Graphviz networks plotted with Plotly

                          U.S Open binary tree via Networkx, Pygraphviz and Plotly

igraph and networkx provide layouts based on different layout algorithms, and the networks generated by these Python libraries are plotted via cairo, respectively matplotlib. Neither igraph nor networkx can handle and plot large networks.
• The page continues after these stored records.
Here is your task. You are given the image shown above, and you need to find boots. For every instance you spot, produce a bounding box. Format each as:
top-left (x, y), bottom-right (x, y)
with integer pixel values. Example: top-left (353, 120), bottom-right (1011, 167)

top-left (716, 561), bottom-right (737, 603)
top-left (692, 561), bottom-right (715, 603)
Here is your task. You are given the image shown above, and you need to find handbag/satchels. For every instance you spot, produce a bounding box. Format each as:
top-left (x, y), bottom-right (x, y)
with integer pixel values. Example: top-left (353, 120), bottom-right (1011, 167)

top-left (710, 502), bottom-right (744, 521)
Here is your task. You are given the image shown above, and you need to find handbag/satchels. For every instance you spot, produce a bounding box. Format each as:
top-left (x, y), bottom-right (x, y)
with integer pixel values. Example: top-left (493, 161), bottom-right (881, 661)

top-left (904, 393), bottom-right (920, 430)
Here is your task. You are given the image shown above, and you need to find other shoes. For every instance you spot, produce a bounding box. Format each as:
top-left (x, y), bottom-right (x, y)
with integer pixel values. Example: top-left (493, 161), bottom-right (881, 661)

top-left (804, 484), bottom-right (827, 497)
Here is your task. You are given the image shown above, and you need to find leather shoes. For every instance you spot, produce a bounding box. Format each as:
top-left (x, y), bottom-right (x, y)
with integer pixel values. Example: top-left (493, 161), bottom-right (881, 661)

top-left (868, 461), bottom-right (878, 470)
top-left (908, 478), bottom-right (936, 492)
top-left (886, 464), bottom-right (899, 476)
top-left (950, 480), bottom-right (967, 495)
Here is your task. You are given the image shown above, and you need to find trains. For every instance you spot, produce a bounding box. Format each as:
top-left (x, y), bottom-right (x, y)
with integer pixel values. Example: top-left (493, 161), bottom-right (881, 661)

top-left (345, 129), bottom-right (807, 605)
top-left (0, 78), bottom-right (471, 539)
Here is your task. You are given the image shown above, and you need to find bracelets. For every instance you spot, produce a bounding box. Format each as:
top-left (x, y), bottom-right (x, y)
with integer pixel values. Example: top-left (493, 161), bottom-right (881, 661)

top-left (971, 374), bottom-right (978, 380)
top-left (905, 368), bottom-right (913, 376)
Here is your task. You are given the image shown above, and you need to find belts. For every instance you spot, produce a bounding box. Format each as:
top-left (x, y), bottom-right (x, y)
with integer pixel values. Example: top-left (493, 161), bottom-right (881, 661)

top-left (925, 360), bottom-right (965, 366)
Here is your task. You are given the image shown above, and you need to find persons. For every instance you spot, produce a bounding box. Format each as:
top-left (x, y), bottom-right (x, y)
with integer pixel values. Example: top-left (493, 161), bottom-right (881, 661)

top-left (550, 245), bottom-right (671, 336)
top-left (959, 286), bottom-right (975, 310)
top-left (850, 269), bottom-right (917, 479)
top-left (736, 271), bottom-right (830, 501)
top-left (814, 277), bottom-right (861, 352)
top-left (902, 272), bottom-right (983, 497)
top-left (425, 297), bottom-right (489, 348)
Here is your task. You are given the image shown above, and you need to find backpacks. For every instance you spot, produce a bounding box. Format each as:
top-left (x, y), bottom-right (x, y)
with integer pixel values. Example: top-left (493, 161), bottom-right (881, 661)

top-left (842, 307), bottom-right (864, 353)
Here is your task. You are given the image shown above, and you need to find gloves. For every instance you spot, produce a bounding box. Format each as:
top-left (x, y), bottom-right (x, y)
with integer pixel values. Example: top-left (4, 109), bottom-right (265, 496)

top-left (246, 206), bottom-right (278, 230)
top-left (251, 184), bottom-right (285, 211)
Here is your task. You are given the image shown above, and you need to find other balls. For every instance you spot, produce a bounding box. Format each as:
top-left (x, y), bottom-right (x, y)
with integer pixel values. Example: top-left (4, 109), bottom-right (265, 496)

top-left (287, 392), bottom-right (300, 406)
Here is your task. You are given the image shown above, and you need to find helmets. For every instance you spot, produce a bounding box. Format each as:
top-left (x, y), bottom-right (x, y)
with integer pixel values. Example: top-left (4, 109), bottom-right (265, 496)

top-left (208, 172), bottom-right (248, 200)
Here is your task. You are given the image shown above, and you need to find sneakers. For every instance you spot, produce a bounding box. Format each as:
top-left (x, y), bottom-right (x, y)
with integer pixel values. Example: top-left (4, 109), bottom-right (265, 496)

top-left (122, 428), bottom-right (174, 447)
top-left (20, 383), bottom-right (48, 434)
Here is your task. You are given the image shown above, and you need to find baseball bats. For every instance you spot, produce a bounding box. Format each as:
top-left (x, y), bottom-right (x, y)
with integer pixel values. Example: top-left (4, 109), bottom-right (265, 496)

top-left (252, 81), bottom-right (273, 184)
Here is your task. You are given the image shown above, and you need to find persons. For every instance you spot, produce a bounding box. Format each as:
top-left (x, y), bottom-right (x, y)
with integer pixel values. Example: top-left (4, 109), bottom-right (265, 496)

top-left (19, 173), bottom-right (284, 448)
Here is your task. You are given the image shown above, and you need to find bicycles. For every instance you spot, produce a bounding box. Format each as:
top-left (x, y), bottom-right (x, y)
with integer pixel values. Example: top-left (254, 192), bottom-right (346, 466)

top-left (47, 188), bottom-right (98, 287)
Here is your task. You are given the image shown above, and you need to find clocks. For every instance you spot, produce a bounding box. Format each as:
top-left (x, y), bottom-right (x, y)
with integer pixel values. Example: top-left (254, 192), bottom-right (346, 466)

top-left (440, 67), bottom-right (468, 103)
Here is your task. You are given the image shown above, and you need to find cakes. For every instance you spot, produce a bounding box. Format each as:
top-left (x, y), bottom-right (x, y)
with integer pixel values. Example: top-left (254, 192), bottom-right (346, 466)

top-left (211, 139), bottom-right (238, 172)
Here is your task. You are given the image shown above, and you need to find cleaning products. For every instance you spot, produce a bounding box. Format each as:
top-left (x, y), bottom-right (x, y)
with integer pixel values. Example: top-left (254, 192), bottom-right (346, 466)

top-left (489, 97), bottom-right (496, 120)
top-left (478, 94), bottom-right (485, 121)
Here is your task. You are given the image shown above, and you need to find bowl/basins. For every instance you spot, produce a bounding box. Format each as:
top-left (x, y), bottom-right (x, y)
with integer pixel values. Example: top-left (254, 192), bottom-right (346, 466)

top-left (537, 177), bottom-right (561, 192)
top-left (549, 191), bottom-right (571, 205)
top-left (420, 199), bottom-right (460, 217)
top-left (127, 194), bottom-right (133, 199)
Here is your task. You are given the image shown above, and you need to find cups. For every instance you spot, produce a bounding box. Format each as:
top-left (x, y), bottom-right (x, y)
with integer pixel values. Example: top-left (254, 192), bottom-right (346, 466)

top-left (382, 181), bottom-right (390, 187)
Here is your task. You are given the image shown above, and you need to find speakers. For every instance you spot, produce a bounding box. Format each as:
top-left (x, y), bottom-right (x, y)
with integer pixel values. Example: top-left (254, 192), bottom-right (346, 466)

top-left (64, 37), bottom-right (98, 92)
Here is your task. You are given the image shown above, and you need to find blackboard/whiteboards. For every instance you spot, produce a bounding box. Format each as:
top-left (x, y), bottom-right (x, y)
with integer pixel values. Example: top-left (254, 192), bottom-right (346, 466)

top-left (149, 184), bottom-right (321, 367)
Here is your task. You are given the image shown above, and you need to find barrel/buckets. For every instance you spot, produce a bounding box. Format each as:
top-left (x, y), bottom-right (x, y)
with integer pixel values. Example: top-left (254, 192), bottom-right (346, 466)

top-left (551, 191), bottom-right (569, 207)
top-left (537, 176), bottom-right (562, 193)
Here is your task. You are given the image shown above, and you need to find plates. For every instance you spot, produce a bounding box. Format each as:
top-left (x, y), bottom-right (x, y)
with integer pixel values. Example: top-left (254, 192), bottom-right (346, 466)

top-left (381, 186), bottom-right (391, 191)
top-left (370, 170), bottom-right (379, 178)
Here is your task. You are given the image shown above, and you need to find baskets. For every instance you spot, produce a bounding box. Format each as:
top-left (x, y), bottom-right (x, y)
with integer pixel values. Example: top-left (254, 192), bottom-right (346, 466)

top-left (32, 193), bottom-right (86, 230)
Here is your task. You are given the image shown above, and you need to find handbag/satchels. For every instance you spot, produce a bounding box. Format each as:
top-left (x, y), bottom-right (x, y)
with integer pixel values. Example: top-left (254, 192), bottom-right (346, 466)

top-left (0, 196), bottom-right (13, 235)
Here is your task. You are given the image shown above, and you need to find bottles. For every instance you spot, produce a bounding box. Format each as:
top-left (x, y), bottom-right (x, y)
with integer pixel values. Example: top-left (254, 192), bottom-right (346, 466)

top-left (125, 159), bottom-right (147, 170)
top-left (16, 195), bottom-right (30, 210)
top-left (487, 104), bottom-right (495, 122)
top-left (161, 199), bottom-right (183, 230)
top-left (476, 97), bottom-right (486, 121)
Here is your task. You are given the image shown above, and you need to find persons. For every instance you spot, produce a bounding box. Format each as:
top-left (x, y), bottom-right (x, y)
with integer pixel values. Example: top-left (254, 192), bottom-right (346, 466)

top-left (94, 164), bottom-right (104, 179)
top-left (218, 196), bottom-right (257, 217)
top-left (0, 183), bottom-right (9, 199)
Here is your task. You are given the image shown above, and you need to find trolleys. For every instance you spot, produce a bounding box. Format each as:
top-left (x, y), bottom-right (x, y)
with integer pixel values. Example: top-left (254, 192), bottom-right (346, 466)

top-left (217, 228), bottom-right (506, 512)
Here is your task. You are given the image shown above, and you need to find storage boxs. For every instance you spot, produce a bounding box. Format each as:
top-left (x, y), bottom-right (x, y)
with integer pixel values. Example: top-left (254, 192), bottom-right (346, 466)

An appropriate layout for large networks is provided by graphviz. Moreover graphviz and pygraphviz, a Python interface to graphviz, have graph layouts that are not implemented in igraph, and networkx. Here is illustrated the so called Price network, created through a preferential attachement, and plotted with graphviz layout sfdp, destinated to large networks.

Using Python Plotly we can process network data with one or more of the above mentioned libraries, assign any layout in the collection of all their layouts, and get an interactive plot.

In this Jupyter notebook we illustrate the complementary use of networkx, pygraphviz (with graphviz in the backend), and Plotly, to generate the radial tree representing the evolution of women players at U.S. Open 2016.

US Open is a tennis tournament attended by $N=128=2^7$ women players. It is a balanced knokout tournament, consisting in 7 rounds. A few days before the start the organizers release a draw, that points out the pairs that play in the first round. Then succesivelly, the $(2k+1)^{th}$ and $(2k+2)^{th}$ winners in a round $r\geq 1$ play together in the $(r+1)^{th}$ round, $k=0, ..., 2^{7-r}$. After the $6^{th}$ round remain only two players and the winner of their final match is the winner of the Grand Slam. The whole process is visualized by WTA as a balanced binary tree, having as root the tournament's winner, and the players in all rounds are the tree nodes. The parent of a pair $({2k+1}, 2k+2)$ playing in a round r is the winner of the corresponding match.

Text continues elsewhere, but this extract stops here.